Research - kstrack-grose/Git-Project GitHub Wiki

Virtual Machines

VM:
Conclusion: if we have to use on of these, we’re fucked, because there’s no way we’ll be able to fully understand it in time, let alone create one. That would be an entire semester in itself. However, the research was useful in that it seemed to indicate that virtual machines, at least in relation to git-based software, are used to create a code hosting repository on a local machine, accessible through a local network only. maybe. I’m not entirely sure. However, I see no reason why it will be more efficient to use a VM for this particular project, so I think we’ll be okay.

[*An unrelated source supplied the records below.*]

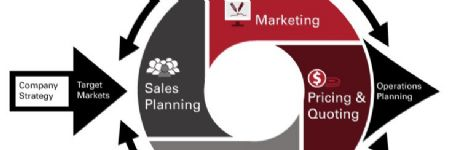 Sales and Marketing: A Business Function You Can No Longer Afford to Ignore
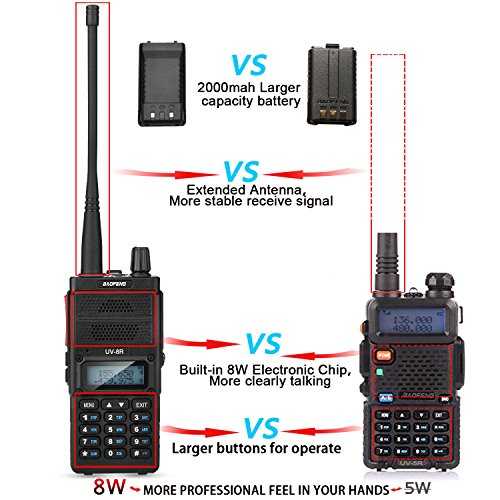 Two Way Radio, Baofeng UV-8R (Upgraded UV-5R) 8-Watt Ham Radio Transceiver Walkie Talkies Dual Band (136-174MHz VHF & 400-520MHz UHF), VOX Function with Earpiece, Extended Antenna & 2000mah Battery by BaoFeng (Image #3)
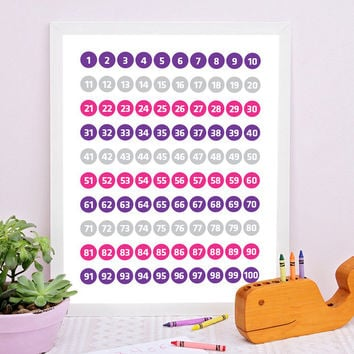Numbers 1 to 100, Counting, Playroom Decor, Education Wall Art, Number Chart Printable, Number Poster, Education Printable, Number Printable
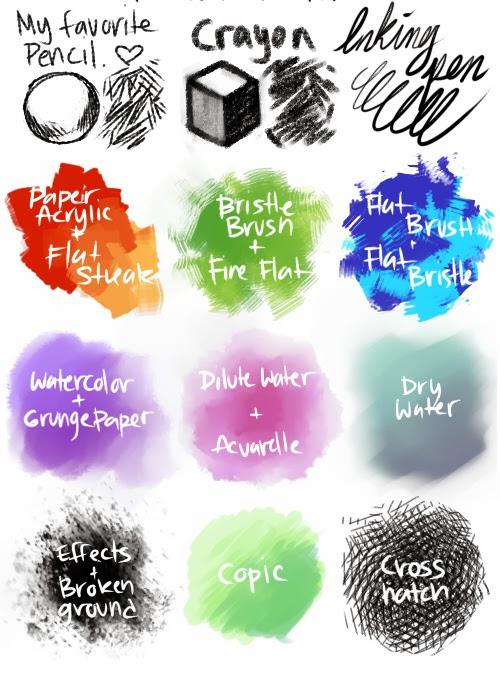 Paint Tool Sai Brush Pack Download Best Free Paint Tool SAI Brushes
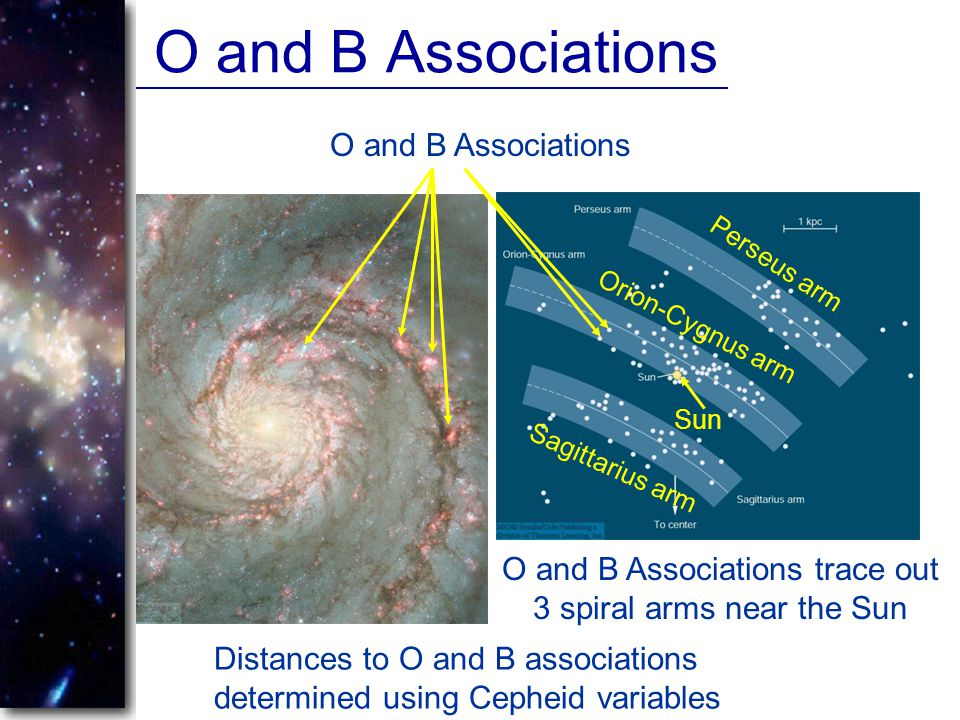 O and B Associations trace out 3 spiral arms near the Sun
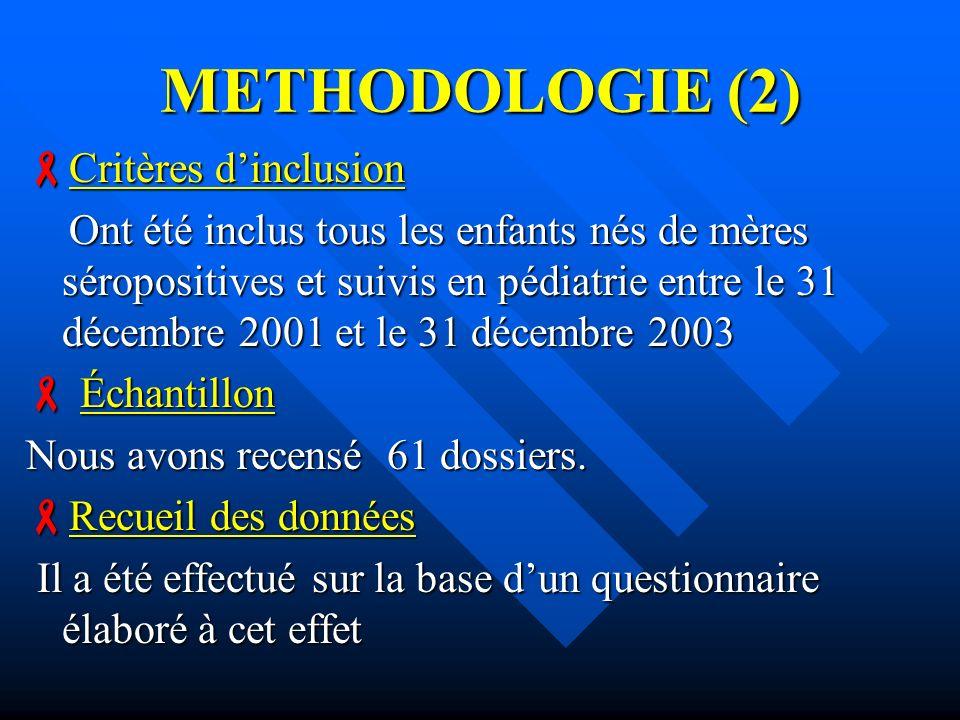 METHODOLOGIE (2) Critères dinclusion Critères dinclusion Ont été inclus tous les enfants nés de mères séropositives et suivis en pédiatrie entre le 31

hypervisors (virtual machine monitors; creates and runs VMs) are v important
http://en.wikipedia.org/wiki/Hypervisor

http://www.oracle.com/technetwork/java/javase/tech/index-jsp-136373.html
http://en.wikipedia.org/wiki/Virtual_machine
http://www.griffincaprio.com/blog/2006/08/virtual-machines-virtualization-vs-emulation.html
http://www.oracle.com/technetwork/java/whitepaper-135217.html#overview
http://en.wikipedia.org/wiki/Temporal_isolation_among_virtual_machines
http://en.wikipedia.org/wiki/Abstraction_layer
http://en.wikipedia.org/wiki/Computer_cluster
messaging system: http://en.wikipedia.org/wiki/Message_Passing_Interface???

Repos!

This is what I've gathered so far, let's hope I didn't completely misunderstand it. So what is a repository? Basically, it's a file server, a storage space that allows multiple parties to access the same information and edit it. But since repos are a part of a Version Control System (http://git-scm.com/book/en/Getting-Started-About-Version-Control), clients accessing a repository get the latest version of whatever was edited, and can then also access the history of different versions. Basically, when you commit something, you are sending the latest version of a file (or whatever) to the repo which then makes it available to other users. From the latest commit, you can go back along a line (or branch) of commits all the way to what's called the HEAD, or the root commit, which is the first thing ever added to the repository. This structure is called a filesystem tree. If you click on the "Network" icon on the right of our repo, GitHub provides a nice visual of what this looks like. Also, more about the structure of a repository here (http://svnbook.red-bean.com/en/1.7/svn.basic.version-control-basics.html#ftn.idp7110832), I found this super helpful.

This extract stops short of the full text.